Productive Rage

Dan's techie ramblings

Persistent Immutable Lists

I've written before about immutable data structures (I'm all for them; see I love Immutable Data and Problems in Immutability-land) but watching a talk recently by Clojure-creator Rich Hickey made me think about one particular area again recently. In that first post I put up some example cost for an Immutable List that wrapped the .Net List<T> class - this was very simple to implement and understand, and in many cases I was using the immutable class as a return type or a method argument which meant that the instance would be built once and futher manipulations would be limited. This meant that I wasn't too concerned with internally creating a new list instance each time a new immutable instance was required and copying the references over.

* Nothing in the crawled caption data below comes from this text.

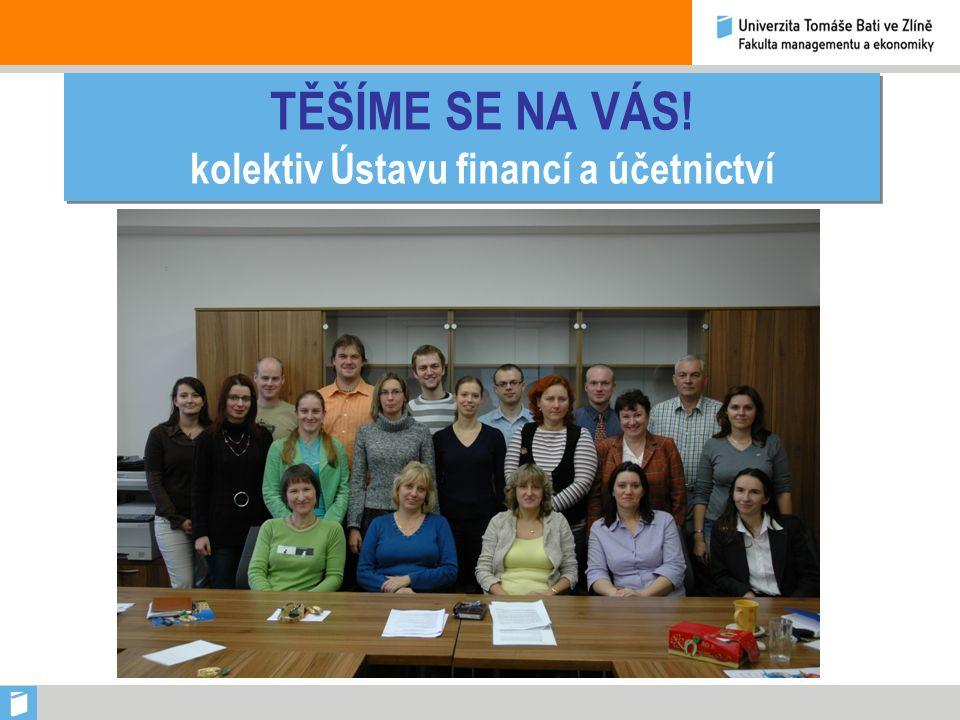 TĚŠÍME SE NA VÁS! kolektiv Ústavu financí a účetnictví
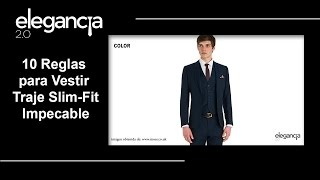 10 Reglas para Vestir Traje Slim Fit Impecable - Bere Casillas (Elegancia 2.0)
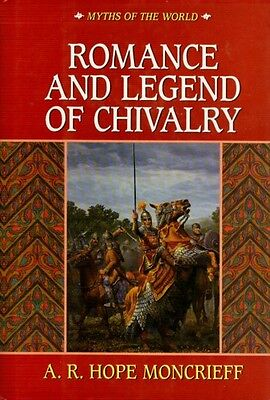 Romance & Legends Chivalry Medieval Myths History Knights Charlemagne Arthur HC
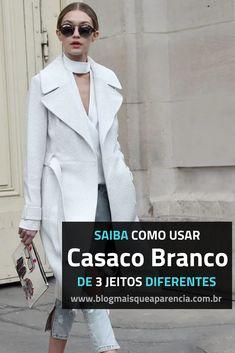 2727aa760e SAIBA COMO USAR CASACO BRANCO DE 3 JEITOS DIFERENTES O casaco é peça-chave  no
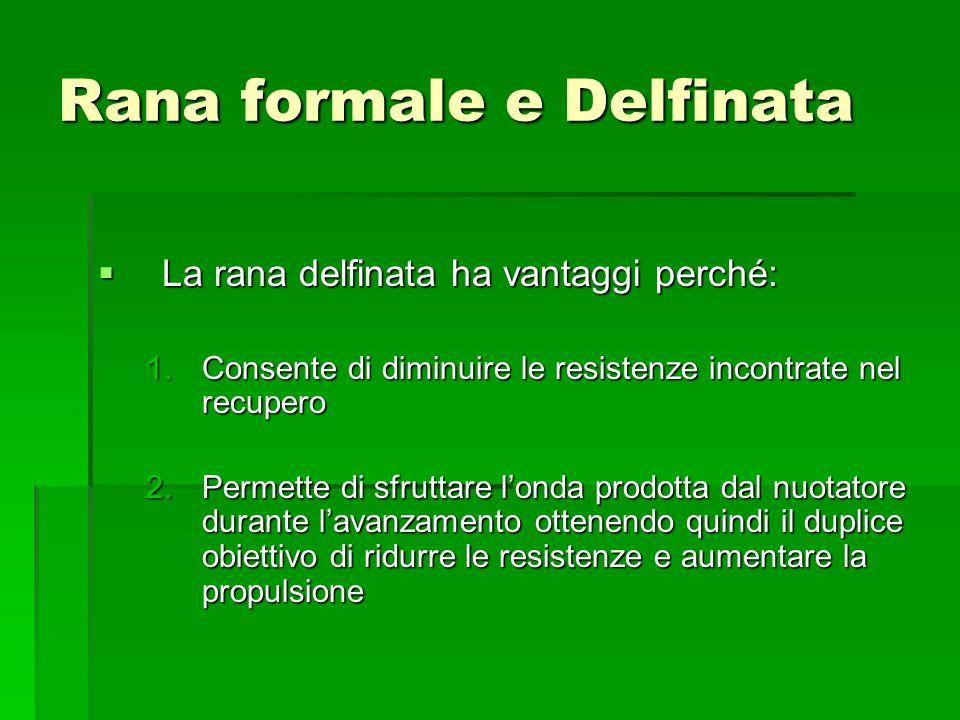 Rana formale e Delfinata La rana delfinata ha vantaggi perché: La rana delfinata ha vantaggi perché: 1.Consente di diminuire le resistenze incontrate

However, in this talk it was reiterated that all of the core data structures in Clojure were intended to be immutable and that considerable work was done to ensure that the performance of these structures was sufficient that it could compete with Java and C#. A persistent linked list structure was used so that operations could be performed without having to recreate the entire dataset.

This is something that I didn't know a huge amount about but sounded like it could be an interesting avenue to explore!

A basic introduction into the singly-linked list

The singly-linked list is a fairly basic structure built around nodes; each node has a value and a link to the next node, if there is one. We know we're at the end of the list when the current node has a null "next" node reference.

An empty list would have a null "head" node.

An int list with a single item would have a head node of the form

{ 1, null }

where the value of the item is 1 and there is no next node.

An int list with two items could be illustrated as

{ 1, { 2, null } }

And one with four values as

{ 1, { 2, { 3, { 4, null } } } }

Well, you get the idea!

The interesting thing comes when we look at how the structure changes as items are added. Starting off with an empty list and adding items one at a time to the front of the list, the structure grows in this manner:

{ 1, null }

{ 2, { 1, null } }

{ 3, { 2, { 1, null } } }

{ 4, { 3, { 2, { 1, null } } } }

Each time we take a list L0 and create a new instance L1 by adding a single item, the head node of L1 can be taken to be a new node that contains the new value and whose "next" reference points to the head node of L0. This is where the "persistent" part comes into play. (This is only possible if the nodes themselves are immutable as otherwise one instance of the list could affect the data in another instance if they shared node chain references where the nodes were not immutable).

This means that creating a new list with a new item is a very simple and fast action! This operation is considerably faster than the doing the same on the original immutable list approach I was using, especially as the size of the list grows.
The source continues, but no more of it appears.